The rich experiences of their lives eventually led Floyd to enter politics. Floyd says, “It's just showing people that you care. I want to do whatever I can to enhance the quality of life for people. Because when you grow up experiencing certain things, you know what it's like, when you're experiencing what people are going through, when you don't have money to pay rent.”

After city council, Floyd was elected mayor, and then State Senator, where he served 4 terms. “We have differences, but that's what makes us strong when we all come together, because we all have things to offer.

“I think I was successful in politics because I respected all cultures. I wanted to bring people together. We learn from our past, but we don't live in it. We grow from it. ”

The Greenwood Difference

“The Greenwood community is really diverse in industry and healthcare and all different types of opportunities,” Mamie says. “Almost anything that you would want to do, I think you can find. We are unique, I think, for a community our size, to have all of the opportunities for employment, all of the opportunities to raise your family here.

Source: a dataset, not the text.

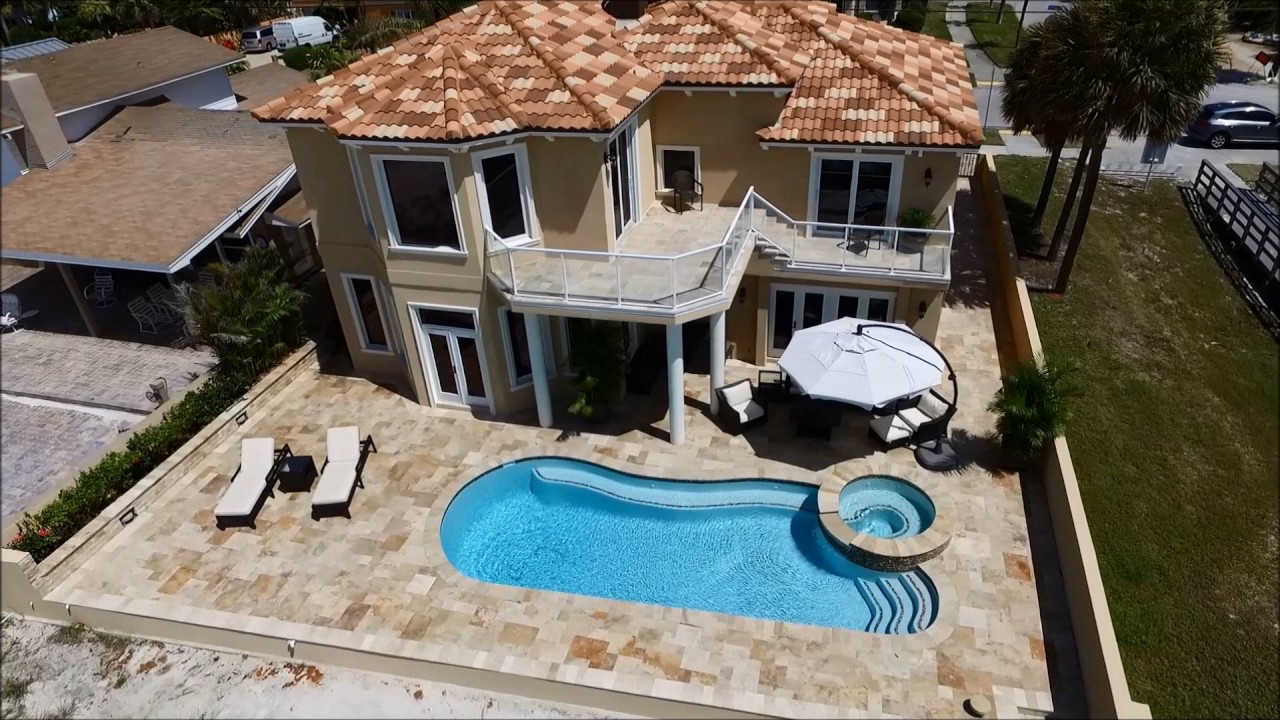 Waterfront Home for Sale on Clearwater Beach / 832 Eldorado Ave. YouTube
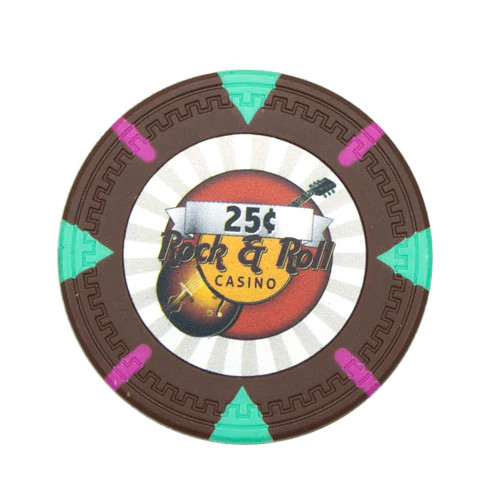 Rock & Roll Poker Chips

“I was in an interview this morning with another foundation, out in Pennsylvania, that wanted to learn from us how we work with our community here in Greenwood, so they can do more place-based philanthropy. They were just amazed at the research that they had found on the Self Family Foundation and what it has meant to this community since 1942.”

“Greenwood is like any other community. We have problems, but I think the people here are willing to sit down together and try to solve the problems that we have,” Floyd says. 

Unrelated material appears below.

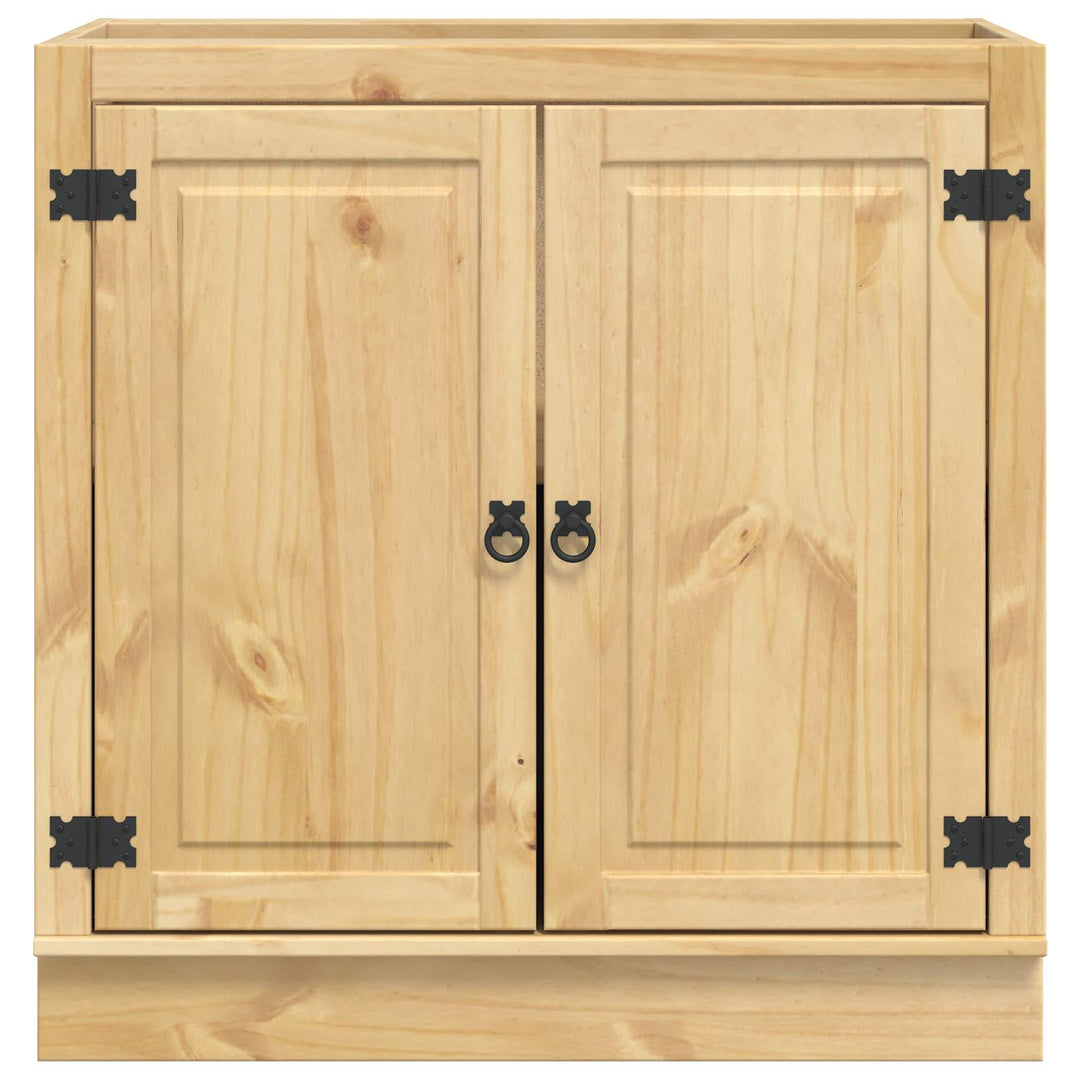Kabinet SKI HonningBrun 80 x 46 x 81,5 cm Massiv fyrretræ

“I do strongly believe that if it had not been for the Self Family Foundation and their vision for this community, that we would be like so many other textile towns,” Mamie says. “Mr. Self was a businessman who went out and recruited other industries to our community. He knew he would lose employees to those businesses. But he knew it would better our community as a whole. Having people who are willing to be unselfish, to take risks like that, to provide those opportunities and to look at our whole community, not just their little piece of it, and envision what our community can be like. I think that's beyond special.”